The difference of the previous two equations yields

$\displaystyle (\lambda_i - \lambda_i^{\,\ast})\,{\bf x}_i^{\ast\,T} {\bf x}_i = 0.$ (A.151)

It follows that $\lambda_i=\lambda_i^{\,\ast}$, because ${\bf x}_i^{\ast\,T}{\bf x}_i$ (which is ${\bf x}_i^{\,\ast}\cdot{\bf x}_i$ in vector notation) is real and positive definite. Hence, $\lambda_i$ is real. It immediately follows that ${\bf x}_i$ is real.

Next, let us show that two eigenvectors corresponding to two different eigenvalues are mutually orthogonal. Let

$\displaystyle {\bf A}\,{\bf x}_i$ $\displaystyle = \lambda_i\,{\bf x}_i,$ (A.152)
$\displaystyle {\bf A}\,{\bf x}_j$ $\displaystyle = \lambda_j\,{\bf x}_j,$ (A.153)

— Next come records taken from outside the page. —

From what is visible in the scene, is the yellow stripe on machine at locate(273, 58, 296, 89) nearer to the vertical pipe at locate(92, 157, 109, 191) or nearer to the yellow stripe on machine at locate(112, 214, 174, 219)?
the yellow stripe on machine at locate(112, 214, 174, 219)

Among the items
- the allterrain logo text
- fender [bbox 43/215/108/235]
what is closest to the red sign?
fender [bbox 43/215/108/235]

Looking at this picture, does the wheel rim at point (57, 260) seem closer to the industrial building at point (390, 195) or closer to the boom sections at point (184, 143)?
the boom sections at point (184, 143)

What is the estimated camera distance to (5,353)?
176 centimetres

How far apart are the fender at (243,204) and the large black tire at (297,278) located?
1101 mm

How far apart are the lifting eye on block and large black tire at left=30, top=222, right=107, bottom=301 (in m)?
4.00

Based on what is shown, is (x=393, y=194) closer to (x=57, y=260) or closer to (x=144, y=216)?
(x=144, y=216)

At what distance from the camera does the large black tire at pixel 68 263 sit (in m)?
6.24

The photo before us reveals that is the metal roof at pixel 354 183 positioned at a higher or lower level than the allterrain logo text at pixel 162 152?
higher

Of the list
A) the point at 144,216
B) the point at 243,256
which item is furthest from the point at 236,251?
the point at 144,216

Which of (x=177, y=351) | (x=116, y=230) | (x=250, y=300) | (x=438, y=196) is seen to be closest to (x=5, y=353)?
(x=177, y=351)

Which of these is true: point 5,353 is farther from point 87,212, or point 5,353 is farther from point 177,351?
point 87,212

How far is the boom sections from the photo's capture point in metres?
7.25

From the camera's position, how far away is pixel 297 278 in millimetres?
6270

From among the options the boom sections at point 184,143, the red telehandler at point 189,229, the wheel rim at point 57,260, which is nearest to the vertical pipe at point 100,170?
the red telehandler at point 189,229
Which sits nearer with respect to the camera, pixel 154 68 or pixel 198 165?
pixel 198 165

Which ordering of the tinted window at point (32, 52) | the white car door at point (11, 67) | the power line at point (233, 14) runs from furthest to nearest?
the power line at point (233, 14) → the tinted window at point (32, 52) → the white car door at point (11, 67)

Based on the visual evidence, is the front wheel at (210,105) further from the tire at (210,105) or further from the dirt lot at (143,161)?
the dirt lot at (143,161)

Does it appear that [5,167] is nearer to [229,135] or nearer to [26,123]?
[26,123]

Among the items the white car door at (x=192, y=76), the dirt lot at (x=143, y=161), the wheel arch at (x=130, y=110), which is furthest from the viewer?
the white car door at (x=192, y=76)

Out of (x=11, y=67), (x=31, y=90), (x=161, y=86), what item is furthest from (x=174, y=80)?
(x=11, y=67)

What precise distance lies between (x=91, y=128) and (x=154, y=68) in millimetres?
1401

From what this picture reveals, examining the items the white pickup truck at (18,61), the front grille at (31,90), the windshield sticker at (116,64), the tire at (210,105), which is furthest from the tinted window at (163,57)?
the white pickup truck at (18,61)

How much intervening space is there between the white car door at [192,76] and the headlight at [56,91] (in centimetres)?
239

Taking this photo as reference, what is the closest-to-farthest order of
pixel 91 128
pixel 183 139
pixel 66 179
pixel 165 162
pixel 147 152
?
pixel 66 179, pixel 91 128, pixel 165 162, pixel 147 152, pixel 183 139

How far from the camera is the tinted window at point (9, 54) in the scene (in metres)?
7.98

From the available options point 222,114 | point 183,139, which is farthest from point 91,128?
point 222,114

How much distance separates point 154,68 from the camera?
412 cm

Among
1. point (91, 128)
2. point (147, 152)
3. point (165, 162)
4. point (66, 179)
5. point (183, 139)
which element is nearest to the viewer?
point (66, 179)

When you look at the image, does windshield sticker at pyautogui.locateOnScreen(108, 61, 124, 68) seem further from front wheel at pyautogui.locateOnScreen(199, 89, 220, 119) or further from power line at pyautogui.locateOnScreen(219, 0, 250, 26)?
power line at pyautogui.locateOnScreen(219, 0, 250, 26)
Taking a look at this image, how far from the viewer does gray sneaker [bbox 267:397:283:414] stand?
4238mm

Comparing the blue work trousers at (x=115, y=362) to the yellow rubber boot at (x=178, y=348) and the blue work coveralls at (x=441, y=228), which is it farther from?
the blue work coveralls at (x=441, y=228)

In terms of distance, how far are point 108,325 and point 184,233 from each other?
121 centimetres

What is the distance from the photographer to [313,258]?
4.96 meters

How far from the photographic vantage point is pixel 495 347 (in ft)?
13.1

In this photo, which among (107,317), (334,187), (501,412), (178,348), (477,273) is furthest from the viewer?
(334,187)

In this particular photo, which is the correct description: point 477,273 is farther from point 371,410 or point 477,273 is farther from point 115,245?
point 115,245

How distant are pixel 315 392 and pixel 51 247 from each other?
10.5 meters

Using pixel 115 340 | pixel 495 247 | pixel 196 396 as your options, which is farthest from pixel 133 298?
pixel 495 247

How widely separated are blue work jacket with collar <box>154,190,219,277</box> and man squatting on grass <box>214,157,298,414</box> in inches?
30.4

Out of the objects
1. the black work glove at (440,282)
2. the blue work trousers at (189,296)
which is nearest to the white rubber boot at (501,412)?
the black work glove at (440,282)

where $\lambda_i\neq \lambda_j$. Taking the transpose of the first equation and right multiplying by ${\bf x}_j$, and left multiplying the second equation by ${\bf x}_i^T$, we obtain

$\displaystyle {\bf x}_i^T\,{\bf A}\,{\bf x}_j$ $\displaystyle = \lambda_i\,{\bf x}_i^T{\bf x}_j,$ (A.154)
$\displaystyle {\bf x}_i^T\,{\bf A}\,{\bf x}_j$ $\displaystyle = \lambda_j\,{\bf x}_i^T{\bf x}_j.$ (A.155)

Taking the difference of the preceding two equations, we get

$\displaystyle (\lambda_i-\lambda_j)\,{\bf x}_i^T{\bf x}_j = 0.$ (A.156)

Because, by hypothesis, $\lambda_i\neq \lambda_j$, it follows that ${\bf x}_i^T{\bf x}_j = 0$. In vector notation, this is the same as ${\bf x}_i \cdot{\bf x}_j=0$. Hence, the eigenvectors ${\bf x}_i$ and ${\bf x}_j$ are mutually orthogonal.

Suppose that $\lambda_i=\lambda_j=\lambda$. In this case, we cannot conclude that ${\bf x}_i^T{\bf x}_j = 0$ by the preceding argument. However, it is easily seen that any linear combination of ${\bf x}_i$ and ${\bf x}_j$ is an eigenvector of ${\bf A}$ with eigenvalue $\lambda $. Hence, it is possible to define two new eigenvectors of ${\bf A}$, with the eigenvalue $\lambda $, that are mutually orthogonal. For instance,

$\displaystyle {\bf x}_i'$ $\displaystyle = {\bf x}_i,$ (A.157)
$\displaystyle {\bf x}_j'$ $\displaystyle = {\bf x}_j - \left(\frac{{\bf x}_i^T{\bf x}_j}{{\bf x}_i^T{\bf x}_i}\right) {\bf x}_i.$ (A.158)

It should be clear that this argument can be generalized to deal with any number of eigenvalues that take the same value.

In conclusion, a real symmetric $n$-dimensional matrix possesses $n$ real eigenvalues, with $n$ associated real eigenvectors, that are, or can be chosen to be, mutually orthogonal.